» **WHAT IS BEING ASKED**: Reproduce, unchanged, the part of the items below that opens with the line containing "Ordered by distance, how" and closes with the line containing "Given the image, does". Include both of those lines and nothing else.

» **DATA ENTRIES**:
# # # #

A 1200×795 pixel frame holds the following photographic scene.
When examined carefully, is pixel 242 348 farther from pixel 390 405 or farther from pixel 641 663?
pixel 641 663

# # # #

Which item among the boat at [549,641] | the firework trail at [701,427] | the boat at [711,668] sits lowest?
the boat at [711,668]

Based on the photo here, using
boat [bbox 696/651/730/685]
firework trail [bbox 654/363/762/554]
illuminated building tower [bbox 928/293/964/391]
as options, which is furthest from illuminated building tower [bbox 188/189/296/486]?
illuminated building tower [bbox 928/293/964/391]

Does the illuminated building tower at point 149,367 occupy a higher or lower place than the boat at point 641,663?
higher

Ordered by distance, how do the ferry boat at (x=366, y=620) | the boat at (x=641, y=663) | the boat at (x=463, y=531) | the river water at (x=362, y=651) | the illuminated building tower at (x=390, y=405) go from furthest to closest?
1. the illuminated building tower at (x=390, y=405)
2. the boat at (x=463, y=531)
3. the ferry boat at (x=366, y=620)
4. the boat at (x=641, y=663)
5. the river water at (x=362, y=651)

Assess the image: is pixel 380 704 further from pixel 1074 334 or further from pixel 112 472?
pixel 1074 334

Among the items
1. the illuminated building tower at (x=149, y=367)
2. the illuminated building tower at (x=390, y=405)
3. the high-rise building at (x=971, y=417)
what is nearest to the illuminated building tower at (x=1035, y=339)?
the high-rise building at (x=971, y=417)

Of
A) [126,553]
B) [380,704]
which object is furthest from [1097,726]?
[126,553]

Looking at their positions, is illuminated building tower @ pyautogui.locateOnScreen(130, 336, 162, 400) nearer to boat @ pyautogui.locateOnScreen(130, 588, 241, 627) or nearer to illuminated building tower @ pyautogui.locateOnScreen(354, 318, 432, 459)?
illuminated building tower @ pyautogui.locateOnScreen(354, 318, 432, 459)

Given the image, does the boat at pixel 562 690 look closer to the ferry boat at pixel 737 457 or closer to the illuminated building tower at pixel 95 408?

# # # #

» **SOLUTION**:
Ordered by distance, how do the ferry boat at (x=366, y=620) | the boat at (x=641, y=663) | the boat at (x=463, y=531) | the river water at (x=362, y=651) | the illuminated building tower at (x=390, y=405) go from furthest to closest?
1. the illuminated building tower at (x=390, y=405)
2. the boat at (x=463, y=531)
3. the ferry boat at (x=366, y=620)
4. the boat at (x=641, y=663)
5. the river water at (x=362, y=651)

Assess the image: is pixel 380 704 further from pixel 1074 334 or further from pixel 112 472?
pixel 1074 334

Among the items
1. the illuminated building tower at (x=149, y=367)
2. the illuminated building tower at (x=390, y=405)
3. the high-rise building at (x=971, y=417)
what is nearest to the illuminated building tower at (x=1035, y=339)?
the high-rise building at (x=971, y=417)

Of
A) [126,553]
B) [380,704]
which object is furthest from [1097,726]?
[126,553]

Looking at their positions, is illuminated building tower @ pyautogui.locateOnScreen(130, 336, 162, 400) nearer to boat @ pyautogui.locateOnScreen(130, 588, 241, 627) or nearer to illuminated building tower @ pyautogui.locateOnScreen(354, 318, 432, 459)?
illuminated building tower @ pyautogui.locateOnScreen(354, 318, 432, 459)

Given the image, does the boat at pixel 562 690 look closer to the ferry boat at pixel 737 457 or closer to the illuminated building tower at pixel 95 408?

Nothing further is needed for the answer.